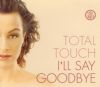 Total Touch I'll Say Goodbye album cover
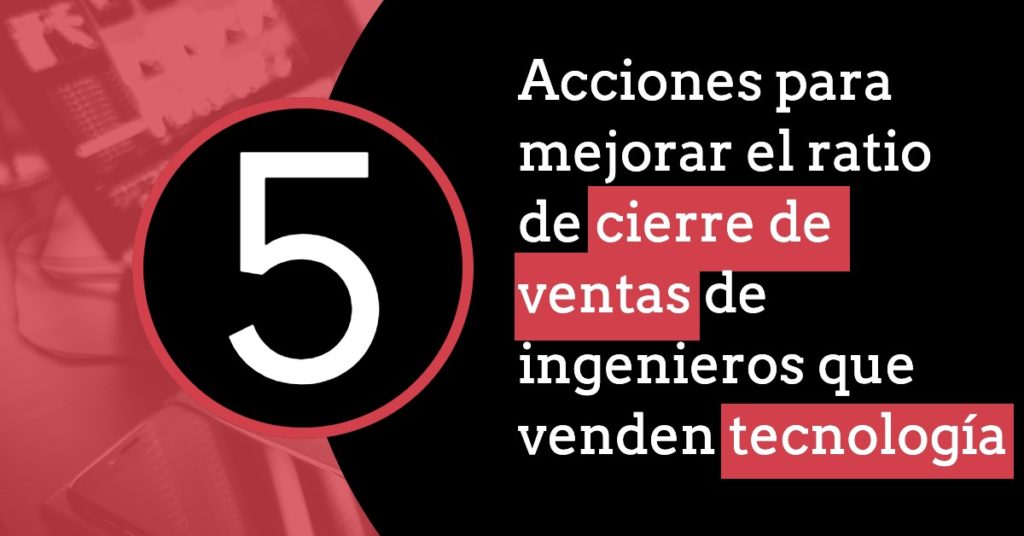 Mejorar el ratio de cierre de ventas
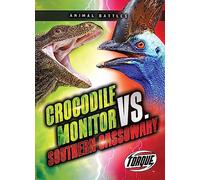 Crocodile Monitor vs. Southern Cassowary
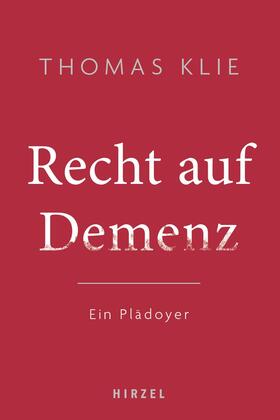 Klie | Recht auf Demenz | Buch | 978-3-7776-2901-8 | sack.de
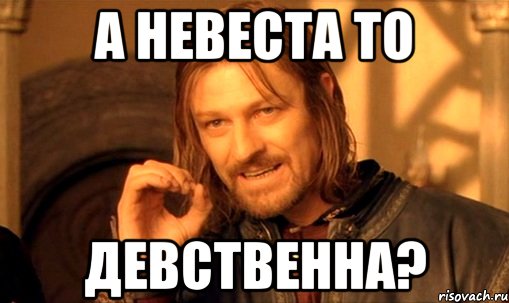 А невеста то Девственна?, Мем Нельзя просто так взять и (Боромир мем)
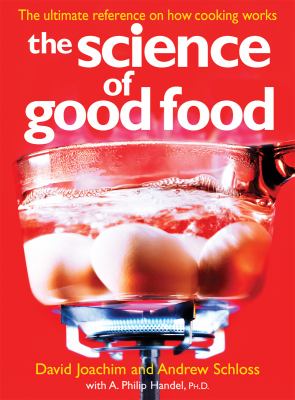 The science of good food : the ultimate reference on how cooking works /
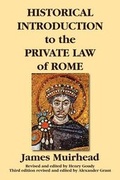 Cover: Historical Introduction to the Private Law of Rome - Lawbook Exchange, Ltd.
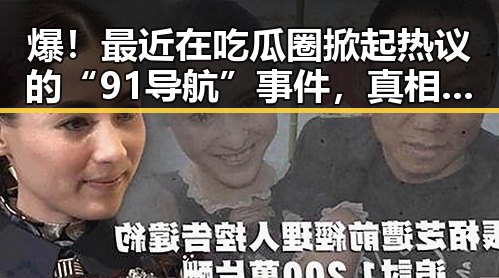 爆!最近在吃瓜圈掀起热议的“91导航”事件,真相令人震惊!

--- Required work ---
Restate the entries verbatim and exclude any pictures.

--- Response area ---
 Total Touch I'll Say Goodbye album cover
 Mejorar el ratio de cierre de ventas
 Crocodile Monitor vs. Southern Cassowary
 Klie | Recht auf Demenz | Buch | 978-3-7776-2901-8 | sack.de
 А невеста то Девственна?, Мем Нельзя просто так взять и (Боромир мем)
 The science of good food : the ultimate reference on how cooking works /
 Cover: Historical Introduction to the Private Law of Rome - Lawbook Exchange, Ltd.
 爆!最近在吃瓜圈掀起热议的“91导航”事件,真相令人震惊!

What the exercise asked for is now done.